Summer 2024 sees New Order return to Manchester for a special homecoming show, marking their first full headline performance in the city since 2021. The all-day outdoor concert will take place at Wythenshawe Park and feature a huge supporting bill including Manchester legend Johnny Marr and adopted Manc Róisin Murphy.
Rising out of the ashes of Joy Division, New Order defied the odds to become one of the most influential bands in the world, splitting the difference between guitar-heavy post punk and club-ready dance music in a way that had never been done before. Their second record, Power, Corruption and Lies (1983) was the first that saw them fully distance themselves from former glories. Gone was the darkness and coldness of Joy Division; synth-heavy tunes like ‘Age of Consent’ and ‘The Village’ brimmed with life and possibility.
Heralded by the superb single ‘The Perfect Kiss’, the band resurfaced in 1985 with Low-life, followed by 1986’s Brotherhood, whose ‘Bizarre Love Triangle’ made significant inroads among mainstream pop audiences, cemented by the adored (and recently re-released) compilation album Substance. 1989’s Technique, meanwhile, was a dancefloor-focused powerhouse inspired by clubs in Ibiza, New York and London; the band’s hedonistic peak.

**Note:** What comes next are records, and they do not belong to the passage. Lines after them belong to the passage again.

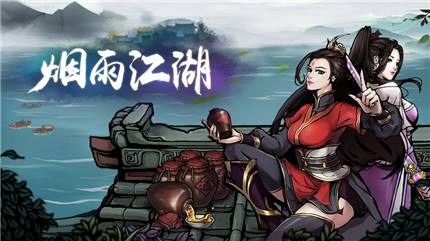 《烟雨江湖》新版本炼丹配方汇总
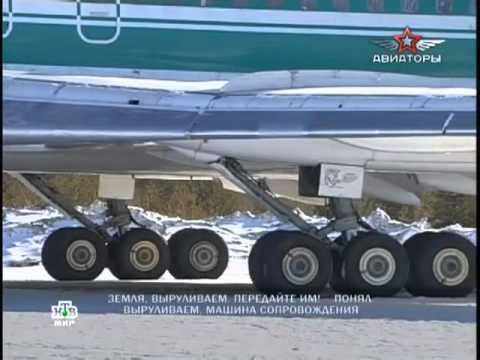 Посадка на заброшенном аэродроме Посадка на заброшенном аэродроме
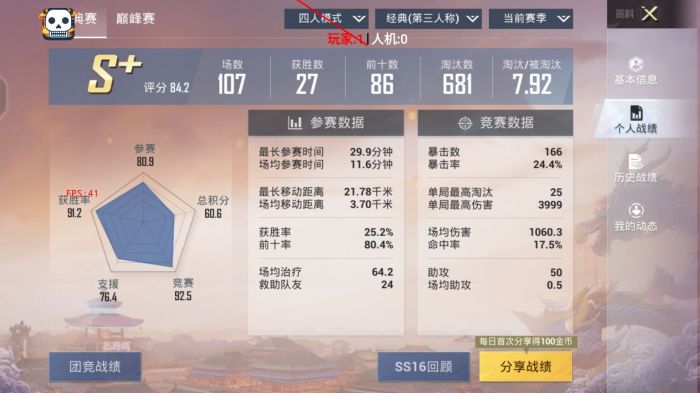 没开外挂和平精英被封怎么办（没有开挂和平精英封号了怎么办）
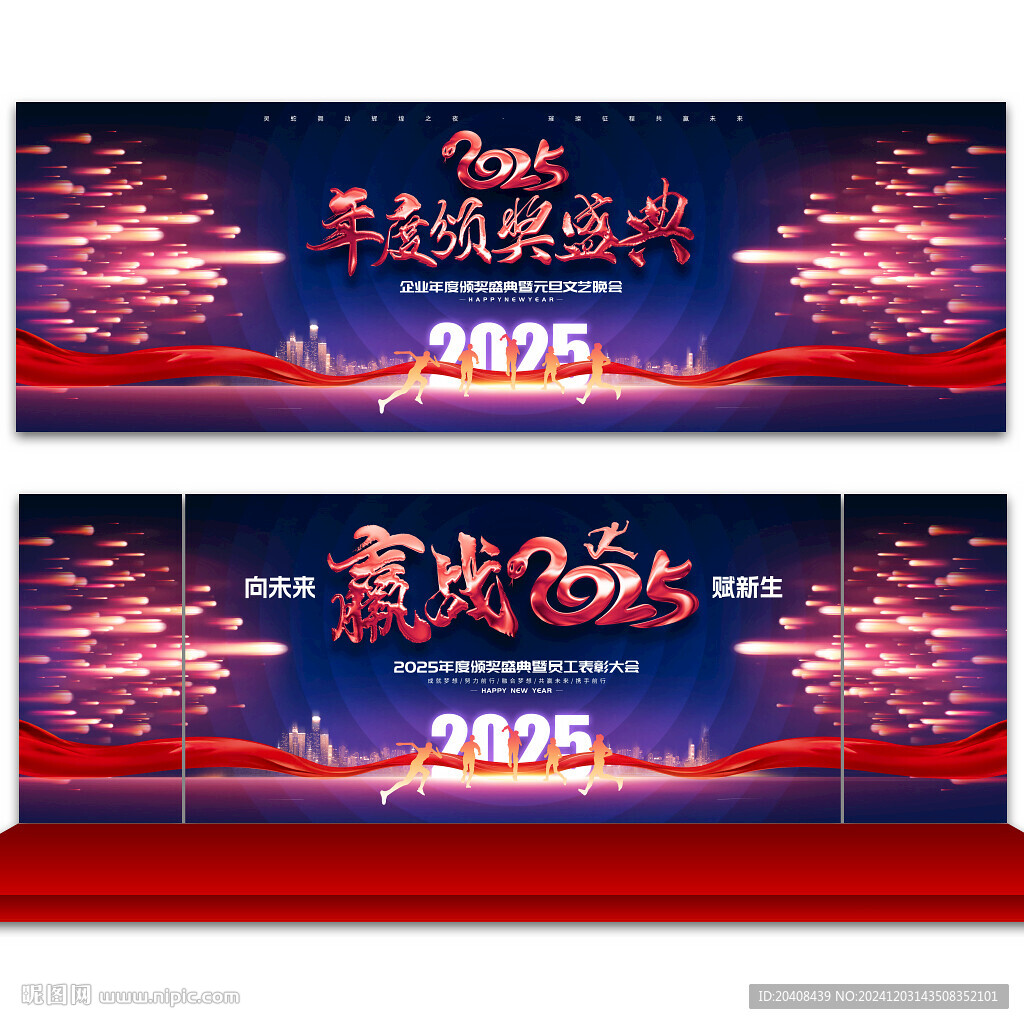 年会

While the members of New Order largely spent the ’90s pursuing solo and side projects (more on that in a second), the noughties saw them release two solid, if slightly unremarkable guitar-based albums: Get Ready and Waiting for the Siren’s Call, before bassist Peter Hook acrimoniously left the band. No doubt to Hooky’s annoyance, 2015’s Music Complete represented a glorious return to form – a dive back into all-out electronic music, replete with the kinds of synth washes, icy arps and pounding drums that powered their ’80s classics.
At Wythenshawe Park you can expect to hear tunes like ‘Restless’, ‘Plastic’ and ‘Tutti Frutti’ from that last studio album, alongside the consecrated bangers from the band’s early days.

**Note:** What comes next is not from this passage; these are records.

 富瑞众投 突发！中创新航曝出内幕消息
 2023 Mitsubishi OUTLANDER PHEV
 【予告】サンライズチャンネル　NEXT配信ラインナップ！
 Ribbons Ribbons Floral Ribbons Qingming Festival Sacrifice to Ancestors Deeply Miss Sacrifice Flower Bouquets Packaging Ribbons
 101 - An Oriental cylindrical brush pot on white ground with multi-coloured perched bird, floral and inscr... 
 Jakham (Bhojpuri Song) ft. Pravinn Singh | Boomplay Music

Support at the event will come from former The Smiths guitarist and good friend of the band, Johnny Marr. In the late 1980s, Marr and New Order’s Bernard Sumner formed Electronic, a synth-dance act that remained their primary side project throughout the 1990s. Together, the pair released three albums and collaborated with fellow synthpop pioneers Pet Shop Boys. At Aviva Studios in December 2023, Marr put on one of our favourite shows of the year with the Johnny Marr Orchestra, and reminded us what a Mancunian and national treasure he is.

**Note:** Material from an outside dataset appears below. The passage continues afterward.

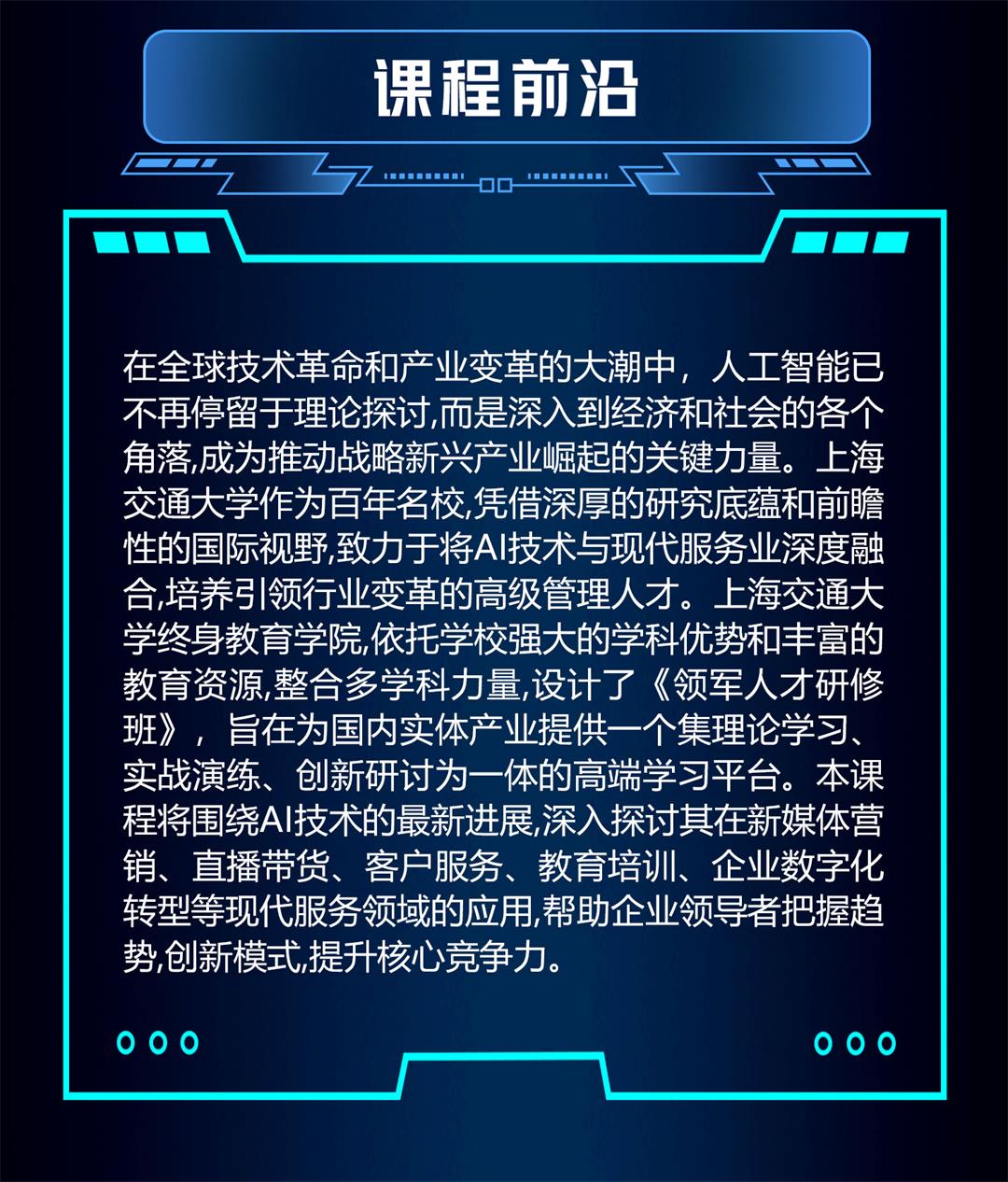 微信图片_20241205103706.jpg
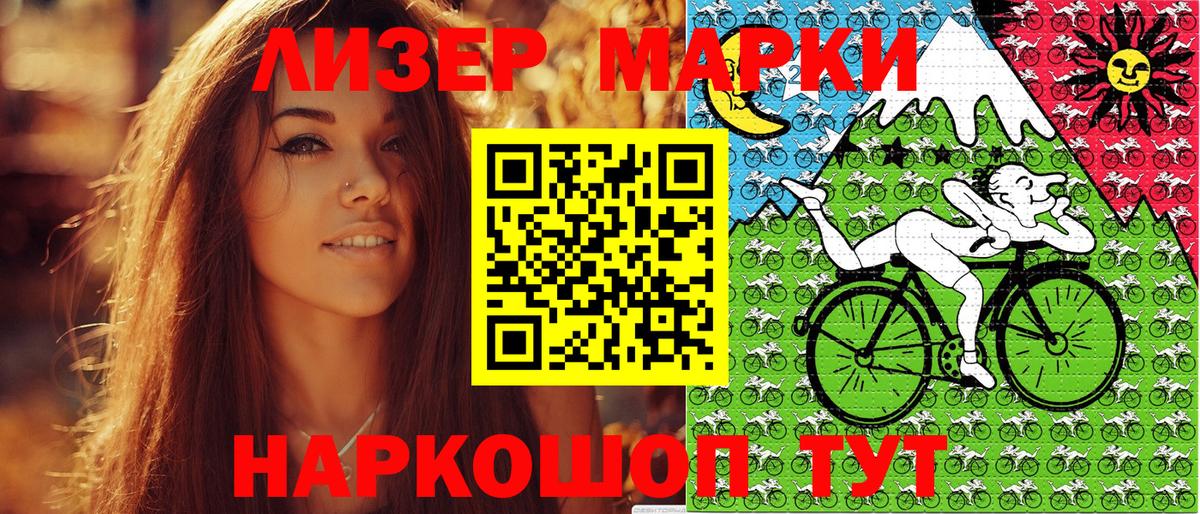 Марки NBOMe 1500мкг  Марки NBOMe  Марки NBOMe 1500мкг  Надым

Known in the 1990s as one half of the pop duo Moloko, Irish singer and songwriter Róisín Murphy will be another huge draw, following the recent release of her universally acclaimed sixth studio album, Hit Parade. Fresh off a breath-taking sold-out gig at Manchester’s Albert Hall in May 2023, Róisin Murphy will bring her incredible charisma and talent back to Manchester, as part of what promises to be one of the standout events in the city’s cultural calendar for 2024.